Looking to set up a Heavy Forwarder as a data processing server. We get data logs in a specific format dropped on our production machines, but it needs to be opened and converted to CSV by a special script. Since the data originally drops on the production servers, there is also a process that follows it on the same server and converts it to CSV, which is then picked up by the Universal Forwarder and sent to the Indexer.
I would like to move the conversion process from the production server and save potential performance impact and push these to a Heavy Forwarder, which would then execute the script and send the results forward to the Indexer. Is it possible to do this with Splunk Forwarders, or do I need to look into an automated copy process from the production servers to the processing server?
not really the good place for that, as the heavy forwarder parse the events, but do not index them, so you cannot do postprocess based on search or scripts.

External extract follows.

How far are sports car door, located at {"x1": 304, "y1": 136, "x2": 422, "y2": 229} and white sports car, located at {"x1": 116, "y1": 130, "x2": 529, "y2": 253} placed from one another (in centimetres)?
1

A cleaner approach is to create a scripted input that will will tail your logs files, parse, format and produce a clean CSV file, that then you pass to the forwarder to index.
As stated before there is already something doing clean up of the script on the production server, but I wish to move it off the production server to reduce processing on the production server as clients are connected to it. Also, according to documentation Heavy forwarders do have the ability to index. I can introduce another process to get around this, but I want to see if the current technology (Splunk) that we have the server is capable of forwarding the data to another server and execute the post-process after it is received by the Intermediate server. Also, the file unable to be tailed, since it is in a proprietary compressed file from the application, which is why we have a special script from that application that can uncompress the file. I would like to setup a Intermediate forwarder that captured these files and preprocess and forward the results to the indexers. If this is not possible then that's fine, just need to know.
My only other method to solve this is to share SAN space for all the servers and have the logs dumped on the SAN and have the Intermediate server just watch for new logs and do scripted inputs.